Paul McCartney has been my favorite musician for a long time now. His music has filled moments of my life with joy, anticipation, and wonder--al of the good things that we live for. I've had his tunes stuck in my head as I've walked through spring fields after it's been winter for a seemingly endless time. I've listened to his albums while going for drives on sunny mornings and felt the warm sunlight refracted through the windshield on my face.Paul's music is also good for a rainy day when you can smell the wet dirt, or a foggy morning when your imagination starts to wander. Paul's music is wonderful. I always probably would have said that it's his sense of melody and chord structure that I really like.But reading Paul's lyrics naked here, without the clothing of the music, I realize that I also really love the playfulness of the words themselves. This is a great book if you're a Beatles fan or a McCartney fan, because it'll make you come to the songs in a new way. You can see how inventive McCartney really is, not just musically, but also lyrically.He paints with his words in much the same way that he paints with his music: in a colorful way, and when his mind is wandering, there he will go...Great fun for any fan of music or poetry. If you like this book, you should also check out McCartney's recent book of his paintings. That one's really good, too.

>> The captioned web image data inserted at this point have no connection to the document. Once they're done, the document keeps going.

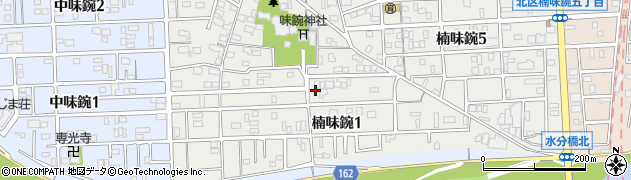 愛知県名古屋市北区楠味鋺1丁目1302周辺の地図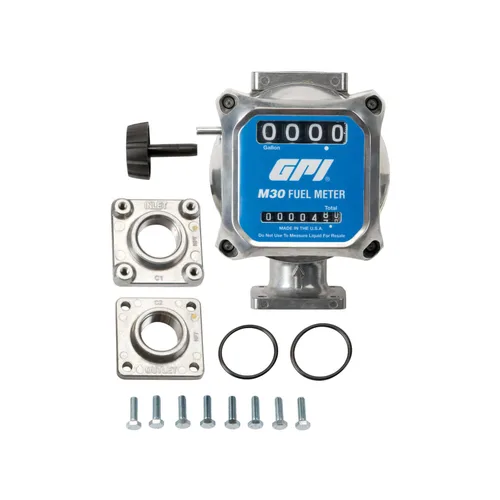 Vista 6 de GPI - Medidor de combustible mecánico modular M30 en GALLONS, 5 a 30 GPM, entrada/salida NPT de 1" (165100-01)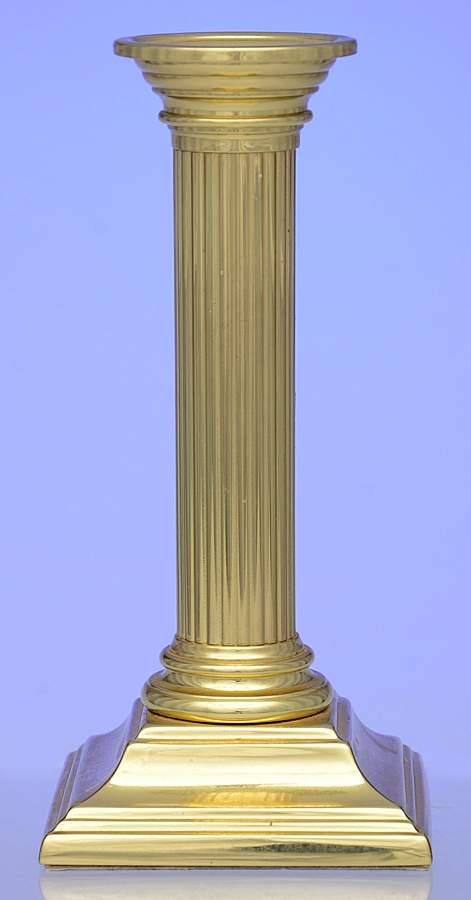 Brass Candlesticks 6" Smithsonian Candlestick by Baldwin Brass-1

With or without the music, real poetry

My take on this book of poems is simple: he's been writing poetry since Yesterday ("Oh, yesterday came suddenly"), so it is not at all surprising that someone should have drawn his attention to this fact, and convinced him to release his first collection of poems. Many of his song lyrics are full of poetry, and on the occasion of the death of his friend Ivan Vaughn (who took him to the church fete at Woolton in 1957 where he met John Lennon) he found himself writing a poem with no thought of attaching a melody. More poems followed, as well as more lyrics. Poetry does not occur in large dollops usually, but in a line, a phrase, a couplet, sometimes a whole sonnet. McCartney's song lyrics are full of lines, phrases, couplets, and whole songs which are real poetry: compressed, fresh language that changes our perceptions, catches our hearts, imbeds itself in our brains before we know what's happened, just as his melodies do. His poetry has the same qualities that his lyrics do: an irrepressible sense of play and of wonderment; an enormous warmth that never gets sloppy, wit, curiosity, and great economy of means. He covers a wide range of experience in this volume: from the depths of grief to the pleasures of being married to your best friend to little jokes about Tchaikovsky. He will alternately move you, amuse you, and make you think, as he always has.

finally--the words

Paul McCartney writes the best melodies since Schubert. But I've always liked his words. There are striking little images everywhere--"like being caught in a tape loop in a big dance hall," "long live all of us crazy soldiers who were born under calico skies," "the rain exploded with a mighty crash as we fell into the sun," etc., etc. I'm usually so caught up in the music I don't pay attention to the words. It's nice to have them in front of so I can catch the clever and unique twists McCartney gives to words. He's sort of a combination of Blake, Lewis Carroll, and e. e. cummings. But even after I read his magical, mysterious words, I want to go put on one of his albums so I can hear the music that goes along with them.